This pic of healthy soil was taken on Holt Farm, Yeo Valley’s organic farm in Somerset.
Its 240-herd of black and white British Friesian provides 1% of the organic milk used for Yeo Valley’s organic yoghurt. (The rest of the milk comes from organic milk cooperative, OMSCo which Yeo Valley farm owners, Mary Mead and her late husband Roger, helped form when they started making organic yogurt in the early 1990s).
Holt farm – where Yeo’s Mary and Roger Mead first started farming in 1961 – was fully converted to organic by 2009.
John Wilson has been managing the farm for 22 years. The soil had been damaged by the use of non-organic farming methods: it flooded in winter and cracked in the summer.
The soil had too much magnesium, and not enough calcium. By correcting it with gypsum, it led to more open and crumbly soil. The process took two to three years.
Soil! I am mad for it. Some think it is worthless because it is under our feet. But without it, we cannot eat.
We grow most of our food on this thin strip of soil perched on earth’s crust.
And, one of the biggest differences between organic and non-organic farming is the way the soil is fed.
Non-organic farming uses chemical fertiliser. This is like feeding a child vitamins out of a bottle. It may give the nutrients needed but it does not nourish.
In contrast, organic farming uses a variety of biological ways to replenish and nourish the soil including nitrogen-fixing plants such as clover, rotted-down animal manure, and/or green compost.
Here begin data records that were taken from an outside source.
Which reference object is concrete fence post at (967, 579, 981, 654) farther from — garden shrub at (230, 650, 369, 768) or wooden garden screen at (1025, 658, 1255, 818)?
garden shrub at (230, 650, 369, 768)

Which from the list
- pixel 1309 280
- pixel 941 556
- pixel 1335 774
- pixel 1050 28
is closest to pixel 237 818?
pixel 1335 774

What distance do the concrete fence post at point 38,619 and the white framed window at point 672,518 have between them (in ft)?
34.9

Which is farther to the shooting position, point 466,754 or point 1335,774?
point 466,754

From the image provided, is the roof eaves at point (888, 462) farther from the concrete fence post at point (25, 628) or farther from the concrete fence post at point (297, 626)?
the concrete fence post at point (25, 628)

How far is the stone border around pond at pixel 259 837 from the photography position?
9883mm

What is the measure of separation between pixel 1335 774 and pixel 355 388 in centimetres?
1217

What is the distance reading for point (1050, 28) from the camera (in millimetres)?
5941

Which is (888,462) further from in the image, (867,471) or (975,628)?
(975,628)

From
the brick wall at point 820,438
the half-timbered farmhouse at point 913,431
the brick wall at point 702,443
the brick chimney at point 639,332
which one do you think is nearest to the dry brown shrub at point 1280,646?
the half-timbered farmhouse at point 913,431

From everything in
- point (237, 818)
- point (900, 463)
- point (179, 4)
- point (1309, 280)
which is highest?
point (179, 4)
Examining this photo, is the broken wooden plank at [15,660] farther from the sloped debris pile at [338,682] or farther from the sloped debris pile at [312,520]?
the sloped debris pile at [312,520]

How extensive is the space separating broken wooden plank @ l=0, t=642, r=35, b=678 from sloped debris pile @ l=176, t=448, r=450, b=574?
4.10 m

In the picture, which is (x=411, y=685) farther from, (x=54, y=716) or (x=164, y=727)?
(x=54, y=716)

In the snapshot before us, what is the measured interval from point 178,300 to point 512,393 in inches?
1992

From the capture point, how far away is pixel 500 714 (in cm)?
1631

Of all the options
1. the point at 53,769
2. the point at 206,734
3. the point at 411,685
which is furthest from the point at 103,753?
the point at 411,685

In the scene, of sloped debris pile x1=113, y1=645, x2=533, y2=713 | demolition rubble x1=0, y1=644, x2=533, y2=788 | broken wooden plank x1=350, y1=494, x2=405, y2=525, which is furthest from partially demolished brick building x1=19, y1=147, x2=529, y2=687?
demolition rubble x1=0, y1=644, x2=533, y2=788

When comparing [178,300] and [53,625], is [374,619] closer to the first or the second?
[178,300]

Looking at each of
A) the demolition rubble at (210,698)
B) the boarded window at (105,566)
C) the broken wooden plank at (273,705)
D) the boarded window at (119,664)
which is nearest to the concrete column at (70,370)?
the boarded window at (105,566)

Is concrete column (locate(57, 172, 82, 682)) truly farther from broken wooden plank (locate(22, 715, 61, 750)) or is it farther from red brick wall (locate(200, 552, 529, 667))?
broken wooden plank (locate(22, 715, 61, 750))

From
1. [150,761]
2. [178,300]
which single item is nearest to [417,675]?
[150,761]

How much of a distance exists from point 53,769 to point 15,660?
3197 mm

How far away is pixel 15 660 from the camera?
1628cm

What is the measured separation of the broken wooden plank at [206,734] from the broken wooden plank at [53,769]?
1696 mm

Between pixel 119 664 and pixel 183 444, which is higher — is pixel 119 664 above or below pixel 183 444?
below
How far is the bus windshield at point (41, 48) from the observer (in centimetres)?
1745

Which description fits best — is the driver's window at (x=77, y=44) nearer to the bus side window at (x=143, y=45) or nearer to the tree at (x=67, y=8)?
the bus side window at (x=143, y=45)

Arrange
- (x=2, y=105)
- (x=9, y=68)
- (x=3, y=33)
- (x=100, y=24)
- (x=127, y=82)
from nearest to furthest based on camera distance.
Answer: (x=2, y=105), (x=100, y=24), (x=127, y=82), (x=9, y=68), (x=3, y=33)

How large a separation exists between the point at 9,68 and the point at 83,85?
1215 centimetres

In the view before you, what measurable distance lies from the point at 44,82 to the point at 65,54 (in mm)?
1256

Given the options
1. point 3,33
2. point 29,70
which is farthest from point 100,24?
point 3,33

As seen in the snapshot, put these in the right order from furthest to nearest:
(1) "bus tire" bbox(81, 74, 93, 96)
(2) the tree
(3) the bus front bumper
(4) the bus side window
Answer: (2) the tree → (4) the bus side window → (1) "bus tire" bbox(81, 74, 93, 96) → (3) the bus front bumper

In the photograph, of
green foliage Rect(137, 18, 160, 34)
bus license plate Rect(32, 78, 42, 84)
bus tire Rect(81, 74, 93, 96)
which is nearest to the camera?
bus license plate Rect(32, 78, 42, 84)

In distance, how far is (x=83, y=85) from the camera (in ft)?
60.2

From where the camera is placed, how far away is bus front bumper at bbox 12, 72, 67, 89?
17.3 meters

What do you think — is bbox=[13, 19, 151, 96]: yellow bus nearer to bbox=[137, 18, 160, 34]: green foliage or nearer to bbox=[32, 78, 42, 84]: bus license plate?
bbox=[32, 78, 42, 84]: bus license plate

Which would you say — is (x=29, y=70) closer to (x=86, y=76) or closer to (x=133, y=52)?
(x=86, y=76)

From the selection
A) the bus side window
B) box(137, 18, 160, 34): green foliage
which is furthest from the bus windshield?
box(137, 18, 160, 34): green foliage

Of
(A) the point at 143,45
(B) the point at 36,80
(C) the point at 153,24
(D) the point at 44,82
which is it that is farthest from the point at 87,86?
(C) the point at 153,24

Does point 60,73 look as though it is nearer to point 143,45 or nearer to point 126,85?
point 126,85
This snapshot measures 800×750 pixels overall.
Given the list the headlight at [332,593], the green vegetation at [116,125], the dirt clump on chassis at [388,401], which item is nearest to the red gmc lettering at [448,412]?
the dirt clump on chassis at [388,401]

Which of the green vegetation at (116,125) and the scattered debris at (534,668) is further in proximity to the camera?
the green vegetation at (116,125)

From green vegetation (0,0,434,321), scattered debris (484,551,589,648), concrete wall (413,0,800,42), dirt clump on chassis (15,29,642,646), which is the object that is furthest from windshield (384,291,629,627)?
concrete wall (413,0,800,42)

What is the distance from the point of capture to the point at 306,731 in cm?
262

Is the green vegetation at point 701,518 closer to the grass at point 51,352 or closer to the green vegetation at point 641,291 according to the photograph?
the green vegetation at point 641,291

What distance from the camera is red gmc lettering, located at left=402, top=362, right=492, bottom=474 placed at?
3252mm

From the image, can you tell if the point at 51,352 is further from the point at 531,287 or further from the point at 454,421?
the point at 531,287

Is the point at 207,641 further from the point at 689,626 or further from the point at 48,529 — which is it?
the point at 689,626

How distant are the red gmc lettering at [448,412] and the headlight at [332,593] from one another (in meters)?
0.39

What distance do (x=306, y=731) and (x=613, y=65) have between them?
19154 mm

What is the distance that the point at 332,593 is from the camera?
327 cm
This is like real food to soil.
O foolish world! Why do we go to the expense of producing factory-made fertiliser (which is also resource-intensive and produces tonnes of greenhouse gas) when you can replenish the soil far more effectively with natural fertilisers?
Healthy soil has more life in a teaspoon than there are people on the planet.
As the nature poet Helen MacDonald says about our poor grasp of the interconnectedness of everything: “The things that live in soil are too small to care about; climate change too large to imagine …”
Holt Farm now has more moles because there more earthworms in the thriving healthy soil for the moles to eat. You see…everything IS connected.